**WHAT IS EXPECTED**: The records below are to be restated word for word, with every picture left out.

**STUDY MATERIAL**:
- - -

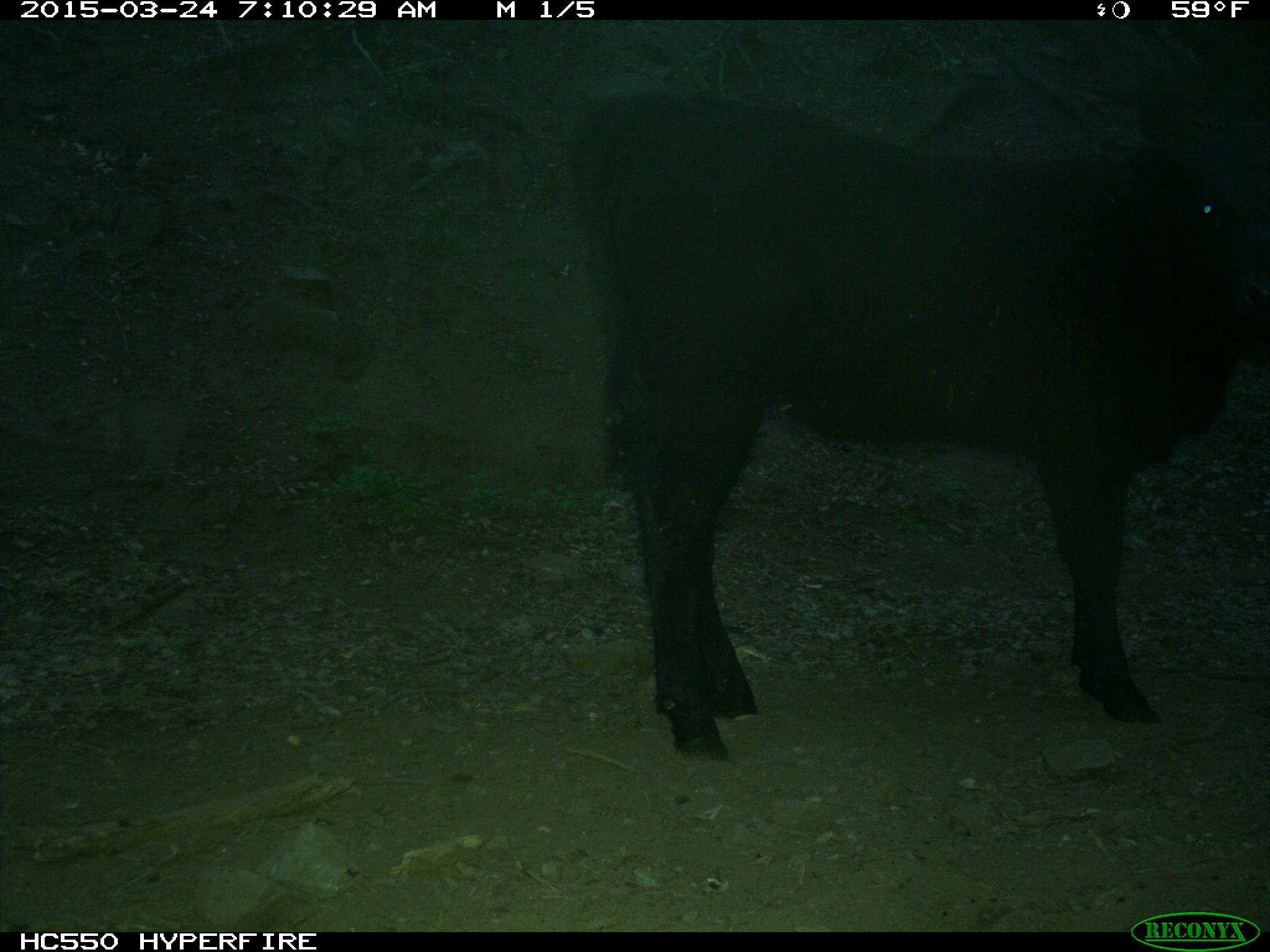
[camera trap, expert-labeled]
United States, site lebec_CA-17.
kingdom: Animalia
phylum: Chordata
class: Mammalia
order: Artiodactyla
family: Bovidae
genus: Bos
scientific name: Bos taurus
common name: domestic cow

- - -

**RESPONSE TO THE TASK**:
[camera trap, expert-labeled]
United States, site lebec_CA-17.
kingdom: Animalia
phylum: Chordata
class: Mammalia
order: Artiodactyla
family: Bovidae
genus: Bos
scientific name: Bos taurus
common name: domestic cow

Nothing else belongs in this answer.